Parameter Default Description
-h - View the help page
--headlines 20 Number of headlines to scrape per category
--categories all Categories to scrape (see available categories below)
--csv false Save output in CSV format instead of JSON
--workers 2 Maximum number of concurrent workers
--output-dir ./news_data Output directory for scraped data
--top-words false Enable top 10 words analysis
--min-delay 0.2 Minimum delay between requests in seconds
--max-delay 1.0 Maximum delay between requests in seconds
--max-retries 3 Maximum number of retry attempts

📚 Available Categories

  • politics: Russian Politics & Diplomacy
  • world: World
  • economy: Business & Economy
  • defense: Military & Defense
  • science: Science & Space
  • emergencies: Emergencies
  • society: Society & Culture
  • pressreview: Press Review
  • sports: Sports

📤 Output

The scraper creates a directory named news_data (or your specified output directory) containing:

  • One file per category (JSON or CSV) with scraped articles (see both examples here)
  • A logs subdirectory with detailed execution logs

JSON Output Format

See an example JSON file with 20 headlines and analysed top words.

[
    {
        "...": "..."
    },
    {
        "title": "Lavrov to hold online news conference on December 26 — spokeswoman",
        "description": "Maria Zakharova underlined that there is a lot of topics",
        "date": "2024-12-24 15:00:33",
        "link": "https://tass.com/politics/1892567",
        "content": [
            "Maria Zakharova underlined that there is a lot of topics",
            "MOSCOW, December 24. /TASS/. Russian Foreign Minister Sergey Lavrov will hold an online news conference for foreign journalists on December 26, Russian Foreign Ministry Spokeswoman Maria Zakharova said.",
            "\"The day after tomorrow (December 26 - TASS), the top Russian diplomat will speak with foreign correspondents,\" she told the Rossiya-24 television channel.",
            "\"It is going to be hot because there is a lot of topics.

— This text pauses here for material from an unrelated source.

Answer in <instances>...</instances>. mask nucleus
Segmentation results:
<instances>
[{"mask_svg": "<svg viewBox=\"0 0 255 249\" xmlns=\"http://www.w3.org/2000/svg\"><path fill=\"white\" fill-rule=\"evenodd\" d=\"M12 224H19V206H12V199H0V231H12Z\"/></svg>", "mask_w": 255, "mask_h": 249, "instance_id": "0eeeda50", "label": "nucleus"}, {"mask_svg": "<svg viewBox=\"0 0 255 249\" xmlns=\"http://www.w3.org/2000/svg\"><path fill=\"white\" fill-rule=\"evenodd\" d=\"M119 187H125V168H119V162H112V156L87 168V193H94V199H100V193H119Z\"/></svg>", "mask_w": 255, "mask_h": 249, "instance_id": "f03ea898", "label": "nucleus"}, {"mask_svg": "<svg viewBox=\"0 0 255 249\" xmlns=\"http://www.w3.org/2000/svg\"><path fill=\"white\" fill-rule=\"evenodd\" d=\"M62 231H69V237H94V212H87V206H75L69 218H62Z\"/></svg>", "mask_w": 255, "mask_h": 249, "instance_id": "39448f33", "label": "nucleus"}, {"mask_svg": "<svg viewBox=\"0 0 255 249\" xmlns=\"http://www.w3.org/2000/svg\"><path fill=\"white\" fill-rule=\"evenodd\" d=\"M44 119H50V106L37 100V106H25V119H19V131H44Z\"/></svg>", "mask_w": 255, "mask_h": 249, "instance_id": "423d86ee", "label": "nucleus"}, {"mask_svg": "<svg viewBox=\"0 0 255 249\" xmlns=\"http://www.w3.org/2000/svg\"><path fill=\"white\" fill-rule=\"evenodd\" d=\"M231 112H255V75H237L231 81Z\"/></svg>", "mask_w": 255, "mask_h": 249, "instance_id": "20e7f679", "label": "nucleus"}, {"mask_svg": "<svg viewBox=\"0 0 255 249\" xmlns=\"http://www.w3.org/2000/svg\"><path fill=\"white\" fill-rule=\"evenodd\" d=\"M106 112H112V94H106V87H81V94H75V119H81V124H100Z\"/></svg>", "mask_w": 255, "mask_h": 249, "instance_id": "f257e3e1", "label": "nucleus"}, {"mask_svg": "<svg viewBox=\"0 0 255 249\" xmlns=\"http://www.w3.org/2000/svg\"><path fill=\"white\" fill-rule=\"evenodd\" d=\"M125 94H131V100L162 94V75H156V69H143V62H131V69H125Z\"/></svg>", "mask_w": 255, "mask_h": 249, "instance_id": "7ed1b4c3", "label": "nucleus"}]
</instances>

He will outline the conclusions on some aspects of the international situation,\" she said, adding that Lavrov’s plans for December 25 also include an interview with the 60 Minutes program on the Rossiya-1 television channel."
        ]
    },
    {
        "...": "..."
    }
]

CSV Output Format

See an example CSV file with 20 headlines and analysed top words.

Each article is flattened into a single row with columns:

  • title
  • description
  • date
  • link
  • content
  • top_word_1 to top_word_10 (if enabled)
  • top_word_1_count to top_word_10_count (if enabled)

This tool is here to, hopefully, step up the fight against russian propaganda by making it easier than ever to rapidly gather large-scale propaganda data for analysis.

Feel free to grab the scraper code, make it yours, and plug it into your workflow.